The four ex-college friends from England embark on a hiking trip on Kungsleden (“King’s Trail”) in northern Sweden’s Sarek National Park. After one of them injures his knee in a fall, they decide on an alternate route through the woods that should cut their time in half. Even someone who’s never seen this type of movie before should guess that things soon go horribly awry, and sure enough they do. And they get continually worse because, as is the case with almost all horror movies, the plot moves forward via the characters’ idiot decisions.
So the flaws in this “Deliverance meets The Blair Witch Project” are in its script, which features horror clichés and bland, underdeveloped characters. The movie is very well-directed: it has a classy and stylish feel, makes excellent use of Romania’s misty mountain forests to create a truly eerie atmosphere, and utilizes sophisticated cinematic techniques to unsettle and scare its audience.

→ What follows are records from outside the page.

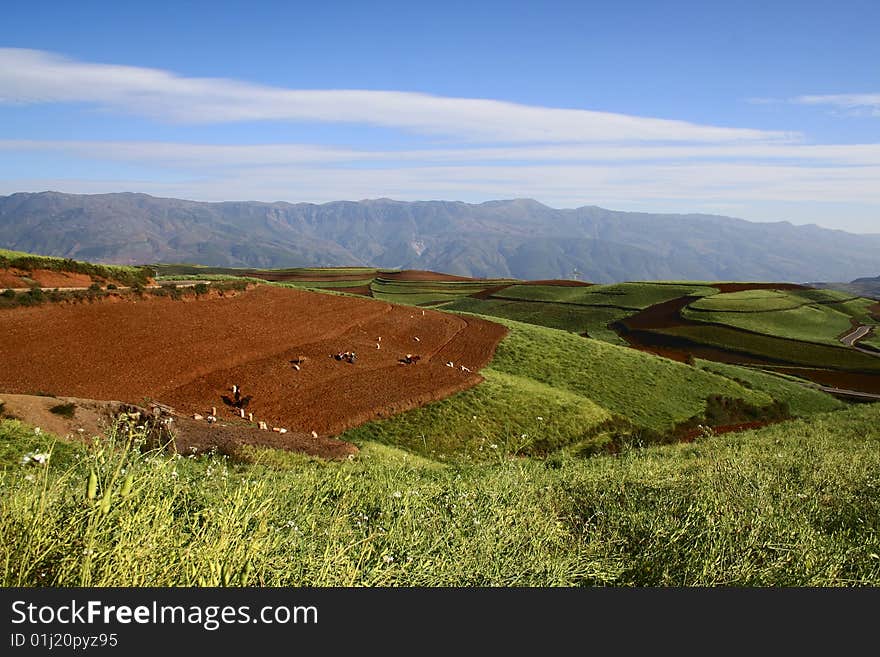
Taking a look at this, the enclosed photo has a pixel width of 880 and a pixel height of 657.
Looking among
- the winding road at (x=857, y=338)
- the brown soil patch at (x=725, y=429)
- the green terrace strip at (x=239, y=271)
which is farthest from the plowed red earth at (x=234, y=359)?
the green terrace strip at (x=239, y=271)

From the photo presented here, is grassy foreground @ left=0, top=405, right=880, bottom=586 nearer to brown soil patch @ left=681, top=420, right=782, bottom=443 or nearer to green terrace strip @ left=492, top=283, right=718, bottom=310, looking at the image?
brown soil patch @ left=681, top=420, right=782, bottom=443

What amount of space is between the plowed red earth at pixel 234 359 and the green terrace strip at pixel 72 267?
18.2ft

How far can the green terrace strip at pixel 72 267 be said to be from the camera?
32.5m

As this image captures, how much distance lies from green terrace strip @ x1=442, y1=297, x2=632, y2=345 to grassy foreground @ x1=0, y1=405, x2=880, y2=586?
59537mm

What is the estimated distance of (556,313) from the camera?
80.4m

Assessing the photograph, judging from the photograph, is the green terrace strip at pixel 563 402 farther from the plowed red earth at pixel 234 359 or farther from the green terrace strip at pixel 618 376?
the plowed red earth at pixel 234 359

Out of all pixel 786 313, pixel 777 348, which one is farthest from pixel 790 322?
pixel 777 348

It also has good production values and a monster that’s original-looking and truly scary. (And the monster is never shown in too much detail, which makes it even scarier.)
Thus, The Ritual disappoints not from being bad but from not living up to its potential. It’s a fairly good movie that could’ve been a solidly good movie if only its script had been doctored. The characters should’ve been made quirkier and more likeable, their interactions should’ve been made more interesting, and their deaths should’ve been made more horrifying. And the movie should’ve explored further the effects on the four protagonists of the pre-story murder of their friend, which would’ve given the story more psychological and thematic depth.